Mas é na passagem da Era Moderna para a Era Contemporânea, a partir do segundo pós guerra,que a arte começa a enfrentar uma outra mudança de paradigma.O consumo de massa e os valores por ele veiculados difundem-se por todas as classes sociais, promovendo o gosto pela novidade,o estímulo à futilidade e o culto do bem estar. A idéia de sedução passa a circular de forma fluida na esfera pública e privada.
No campo da cultura e da arte, inicia-se a busca do tangenciamento entre cultura Pop e erudita. A busca de uma abrangência maior nesse campo, traduziria a alta cultura como uma forma de resistência: inclua-se aí o assentamento das reflexões da Escola de Frankfurt. A cultura Pop por sua vez-contaminada-ficaria no âmbito das celeumas que se criaram a partir do advento da Pop Art nos anos 60, com as proposições de Andy Warhol.
Partindo de Duchamp e do Dadaísmo, Warhol rapidamente podia ser reconhecido como um Neo Dadaísta: introduziu a imagem serial na arte e a utilização dos meios eletrônicos de impressão e reprodução.
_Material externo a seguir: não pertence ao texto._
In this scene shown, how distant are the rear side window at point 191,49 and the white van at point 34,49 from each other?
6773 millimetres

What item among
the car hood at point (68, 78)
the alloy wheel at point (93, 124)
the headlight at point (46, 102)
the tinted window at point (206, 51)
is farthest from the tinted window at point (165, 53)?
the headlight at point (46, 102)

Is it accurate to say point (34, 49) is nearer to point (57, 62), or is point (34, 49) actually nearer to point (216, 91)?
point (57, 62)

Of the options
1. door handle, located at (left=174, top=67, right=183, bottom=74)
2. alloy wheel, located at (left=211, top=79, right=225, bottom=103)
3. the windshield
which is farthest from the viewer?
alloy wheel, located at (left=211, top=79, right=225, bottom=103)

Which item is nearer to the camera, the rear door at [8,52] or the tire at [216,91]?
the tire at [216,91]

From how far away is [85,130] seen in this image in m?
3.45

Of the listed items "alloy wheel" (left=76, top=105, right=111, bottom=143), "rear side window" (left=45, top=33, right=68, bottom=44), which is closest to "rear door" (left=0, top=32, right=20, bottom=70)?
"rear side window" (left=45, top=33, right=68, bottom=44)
Aquelas imagens contaminadas pela cultura de massas nada mais eram que um prenúncio de afirmação do advento das redes.
O fluxo das imagens televisivas nos anos 60, somado aos inúmeros desdobramentos da arte nesse período, trouxe importantes contribuições para a posterior transformação do sistema de representação em sistema de imagens.
Se "fluxo" pode ser entendido por uma sucessão de relações que jorram sem conexão entre elas, sem ponto de partida nem de chegada, no fluxo televisivo temos a mescla aleatória de noticiários, programas de auditório, filmes de todos os tipos,telenovelas,tudo entrecortado por uma avalanche de comerciais,dissociado,numa invasão sem fim da vida doméstica.Os artistas da Pop Art, que tinham como referência a linguagem da publicidade, foram formados por um outro fluxo visual ainda marcado por uma visualidade menos frenética.Andy Warhol foi um dos poucos artistas de sua geração que atuou associando o universo Pop com a televisão.
Foi a partir dos anos 70, com a chegada do homem à Lua e as transmissões via satélite que a cultura eletrônica se consolidou alterando muito mais a visualidade. É na esfera do processo de globalização que a percepção se altera; com a chegada dos computadores, as redes informáticas se assentam e promovem a diluição de fronteiras entre próximo e distante, local e longínquo. Juntamente com a TV, a Internet, no início dos anos 80, gerou uma nova realidade no mundo das artes visuais, alterando sua forma de recepção e produção . Com o assentamento das redes informáticas, assistimos a inúmeros desdobramentos artísticos e o sistema da representação migrou para o sistema das imagens. Imagens numéricas, imagens algorrítmicas rompiam, a partir dos anos 70, com a idéia de "grande arte" proposta por Adorno e Horkheimer no final da Modernidade.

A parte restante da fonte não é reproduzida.